Material provided:
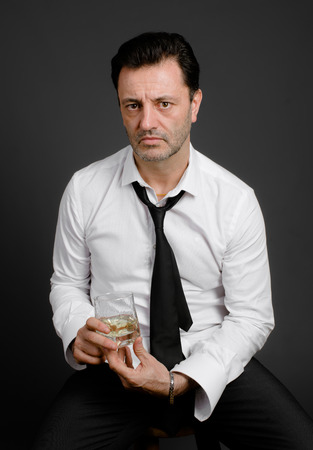 drunkenness: Sad mature man drinking alcohol, in studio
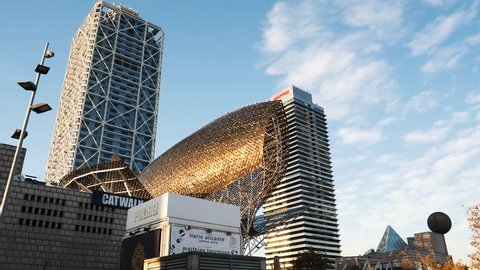 BARCELONA, SPAIN - CIRCA 2017: Calm Barceloneta sandy day with El Peix Frank Gehry's Golden Fish Sculpture built for the 1992 Barcelona Olympics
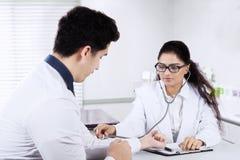 Heartbeat del doctor Checking Patient's imagen de archivo libre de regalías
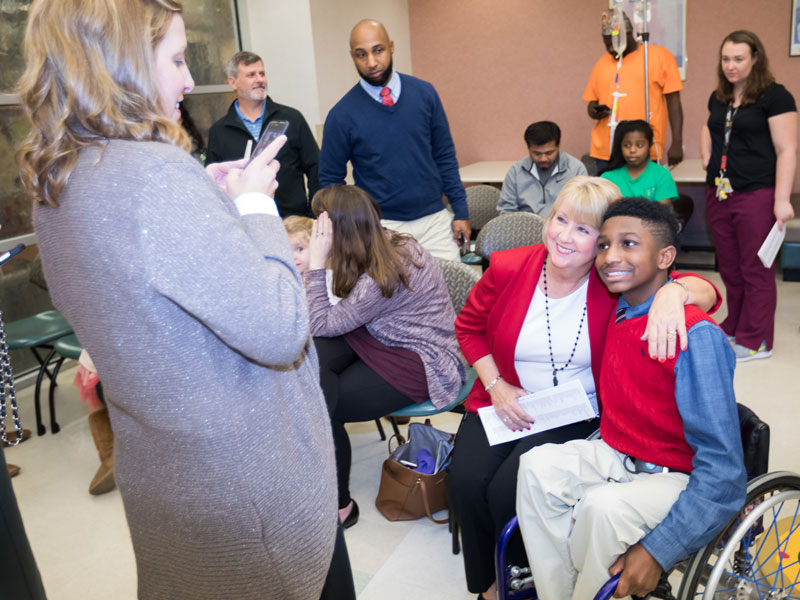 Kelly Scrivner snaps a photo of Mississippi First Lady Deborah Bryant and Batson Children's Hospital patient K.J. Fields, who lit the hospital Christmas tree during BankPlus Presents Light A Light. The event, the oldest of Friends of Children's Hospital fundraisers, is the traditional start of the holiday season at UMMC.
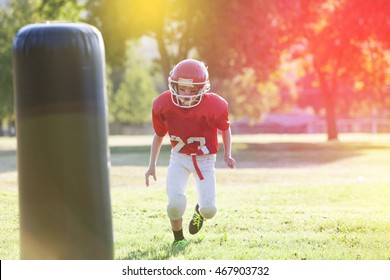 Youth football player practicing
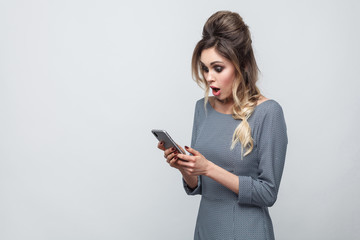 Side view of shocked beautiful blogger teenager wearing in grey dress with pigtail on head standing, using smartphone and watching video with amazed face. Indoor, isolated,studio shot, grey background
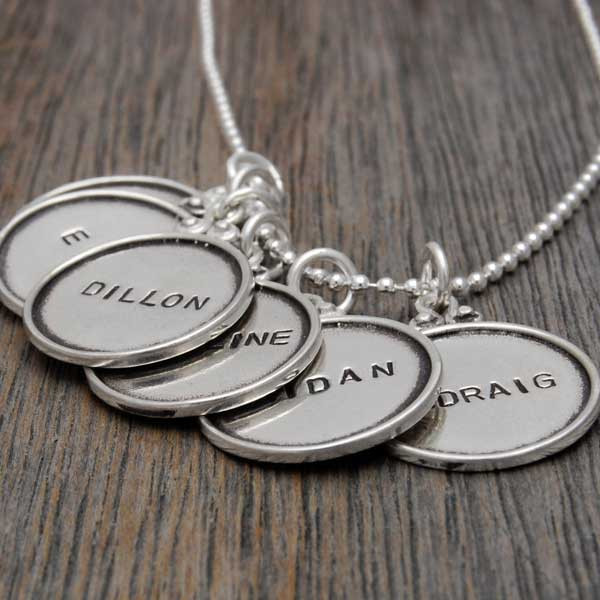 vintage style sterling silver circles with raised edges, hand stamped with names , shown close up from the side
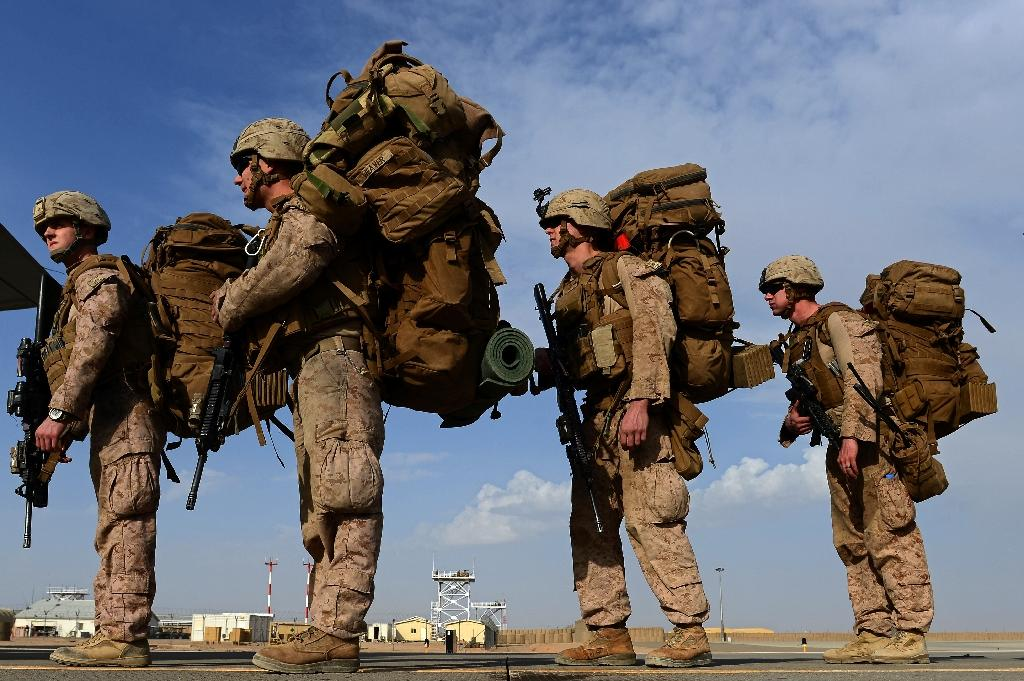 US Marines board a plane to Kandahar as British and US forces withdraw from the Camp Bastion-Leatherneck complex in Afghanistan's Helmand province in October 2014 (AFP Photo/Wakil Kohsar)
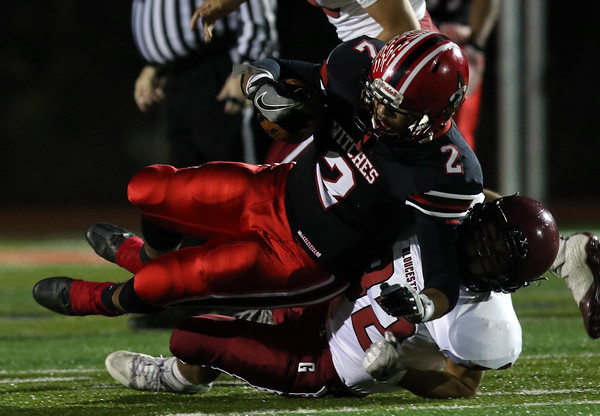 DAVID LE/Staff photo. Salem running back Vinny Gaskins (2) plows through a tackle from Gloucester sophomore Marc Smith (32). 10/14/16.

Exercise brief: Output the listing unchanged, pictures excluded.

Completed exercise:
 drunkenness: Sad mature man drinking alcohol, in studio
 BARCELONA, SPAIN - CIRCA 2017: Calm Barceloneta sandy day with El Peix Frank Gehry's Golden Fish Sculpture built for the 1992 Barcelona Olympics
 Heartbeat del doctor Checking Patient's imagen de archivo libre de regalías
 Kelly Scrivner snaps a photo of Mississippi First Lady Deborah Bryant and Batson Children's Hospital patient K.J. Fields, who lit the hospital Christmas tree during BankPlus Presents Light A Light. The event, the oldest of Friends of Children's Hospital fundraisers, is the traditional start of the holiday season at UMMC.
 Youth football player practicing
 Side view of shocked beautiful blogger teenager wearing in grey dress with pigtail on head standing, using smartphone and watching video with amazed face. Indoor, isolated,studio shot, grey background
 vintage style sterling silver circles with raised edges, hand stamped with names , shown close up from the side
 US Marines board a plane to Kandahar as British and US forces withdraw from the Camp Bastion-Leatherneck complex in Afghanistan's Helmand province in October 2014 (AFP Photo/Wakil Kohsar)
 DAVID LE/Staff photo. Salem running back Vinny Gaskins (2) plows through a tackle from Gloucester sophomore Marc Smith (32). 10/14/16.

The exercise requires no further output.